Watts had a long-term relationship with the San Francisco Bay Area. Not only did he perform in locations from San Francisco to Santa Rosa, but he also had a pivotal role in the creation of an important local organization.
Ruth Felt, founder of San Francisco Performances, told SF Classical Voice:
“In 1979, when I left San Francisco Opera [where Felt was assistant to General Director Kurt Herbert Adler], I told André Watts that I wanted to try to start a new organization to present recitals and chamber music in San Francisco.

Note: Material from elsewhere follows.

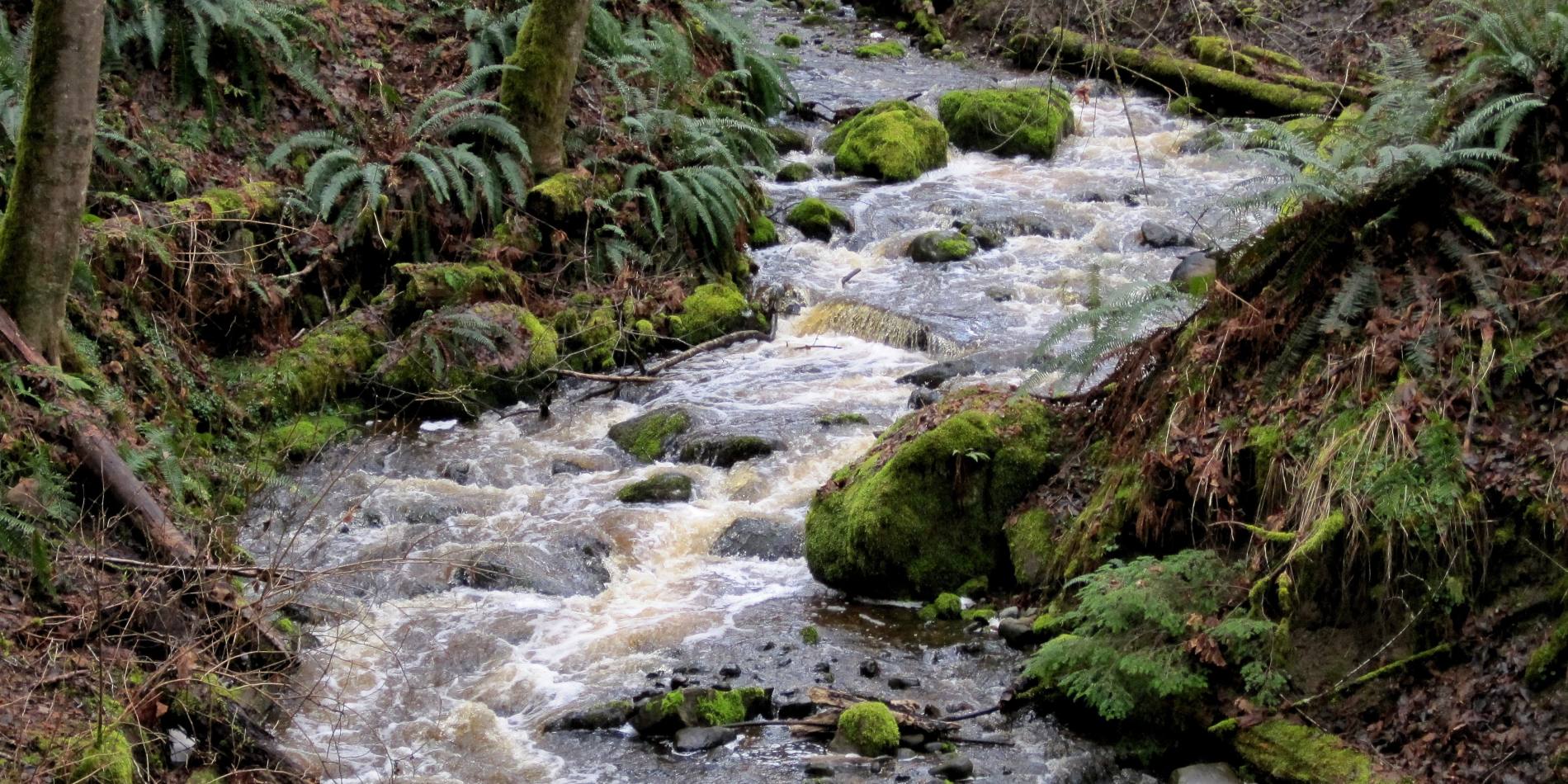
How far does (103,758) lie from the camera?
4195mm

“He said he wanted to help me, and he did. He was the special guest at a lunch for prospective donors in the fall of 1979, and he donated his fee for SF Performances’ first recital in the new Davies Symphony Hall in 1980. His great artistry and star power made a huge contribution and launched SFP successfully.”
Noted on the SF Performances website: “When pianist André Watts walked onto the stage of the brand-new Davies Symphony Hall on Nov. 23, 1980, more than 2,500 people witnessed the birth of what is now internationally recognized as a remarkable success story.”
Born on June 20, 1946, in Nuremberg, Germany, Watts was the son of an African American soldier and a Hungarian refugee, Maria Gusmits, an amateur pianist. His interest in classical music, especially the piano, was stimulated by his mother and the environment in Germany.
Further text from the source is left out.